Que el mundo contemporáneo es, desde el punto de vista humanitario, muy cuestionable resulta evidente a poco que tengamos en consideración los múltiples informes que realizan organizaciones comprometidas con el cumplimiento de los Derechos Humanos.
En una situación de indignidad tan escandalosa como es la esclavitud, una fundación (“Walk Free”) elabora índices globales en los que se constata que alrededor de 46 millones de personas sufren, a día de hoy, algunas de las variantes modernas de esa lacra: la trata de seres humanos, los trabajos forzosos, la servidumbre por causa de deudas, los matrimonios forzados y la explotación sexual. Y que cinco países -India, China, Pakistán, Bangladesh y Uzbekistán- concentran el 58% de la esclavitud mundial. Con respecto a los emparejamientos impuestos, el último informe de la ONG Save The Children denuncia que, cada año, 15 millones de niñas se casan antes de cumplir los 18 años en países como Afganistán, Yemen, India o Somalia.

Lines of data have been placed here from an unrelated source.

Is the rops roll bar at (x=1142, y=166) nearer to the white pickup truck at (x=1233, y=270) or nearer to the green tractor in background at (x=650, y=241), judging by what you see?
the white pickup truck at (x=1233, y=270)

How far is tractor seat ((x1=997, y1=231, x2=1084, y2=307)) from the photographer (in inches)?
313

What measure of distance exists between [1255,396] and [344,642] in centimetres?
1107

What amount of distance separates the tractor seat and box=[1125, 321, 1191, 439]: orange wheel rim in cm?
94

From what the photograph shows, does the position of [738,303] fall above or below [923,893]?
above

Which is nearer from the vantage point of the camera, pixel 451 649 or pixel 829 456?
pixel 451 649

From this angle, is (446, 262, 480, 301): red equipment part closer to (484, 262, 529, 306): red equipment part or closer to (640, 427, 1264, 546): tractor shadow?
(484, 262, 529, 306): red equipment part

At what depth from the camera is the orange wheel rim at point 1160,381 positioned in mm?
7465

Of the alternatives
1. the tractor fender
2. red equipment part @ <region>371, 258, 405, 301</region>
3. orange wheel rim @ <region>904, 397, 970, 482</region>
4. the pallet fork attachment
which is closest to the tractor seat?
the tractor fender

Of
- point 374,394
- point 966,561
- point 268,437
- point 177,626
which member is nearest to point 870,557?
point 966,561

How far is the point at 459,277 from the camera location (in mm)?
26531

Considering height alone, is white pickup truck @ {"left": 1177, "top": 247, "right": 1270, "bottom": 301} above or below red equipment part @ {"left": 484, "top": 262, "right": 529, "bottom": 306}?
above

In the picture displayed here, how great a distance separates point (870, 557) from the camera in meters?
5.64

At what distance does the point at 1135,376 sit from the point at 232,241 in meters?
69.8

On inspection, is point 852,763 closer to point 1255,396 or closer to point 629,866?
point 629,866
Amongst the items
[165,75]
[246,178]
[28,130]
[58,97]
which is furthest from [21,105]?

No cabe duda de que en múltiples lugares del planeta todavía existe una vulneración generalizada de la dignidad humana, una violencia estructural que oprime a multitud de personas, siendo las principales fracturas humanitarias las que se dan entre privilegiados y desposeídos, entre propios y extraños y, como no, entre hombres y mujeres. Algo tan azaroso como haber nacido mujer es aún un “motivo” para padecer infinitas iniquidades. En el primer y en el tercer mundo, en ámbitos de opulencia y de miseria, en tiempos de paz y de guerra.
Aunque conviene no olvidar que el machismo va más allá de hombres y mujeres, pues es un paradigma cultural, fuertemente institucionalizado, que nos discrimina y aliena a todos, la masculinidad (y los hombres que la encarnamos) está, desde luego, más que comprometida en el mantenimiento de las dinámicas de subordinación sexual, ejerciendo, casi siempre, el papel de la explotación y el dominio.
Hay vejaciones de todo nivel, desde masivas y espeluznantes, como las violaciones generalizadas en toda circunstancia bélica, a ocasionales y pasivas. Como la ocurrida en estos días en la Audiencia de Alicante, en la que las tres magistradas encargadas de dictar sentencia han absuelto a un empresario de un delito de agresión sexual por realizar un contrato laboral que incluía la condición de que la empleada mantuviera relaciones sexuales cada vez que él se lo solicitara, entendiendo que dicho requisito estaba claro desde un principio y la empleada aceptó el trabajo consciente de las “condiciones”.
Con todo, también está constatado que el mundo actual es menos violento y atroz que en el pasado. Y hay mucho más que indicios de que, junto a la inaplazable liberación femenina, lo masculino está, asimismo, redefiniéndose en términos de equivalencia, concordia y complementariedad entre los géneros.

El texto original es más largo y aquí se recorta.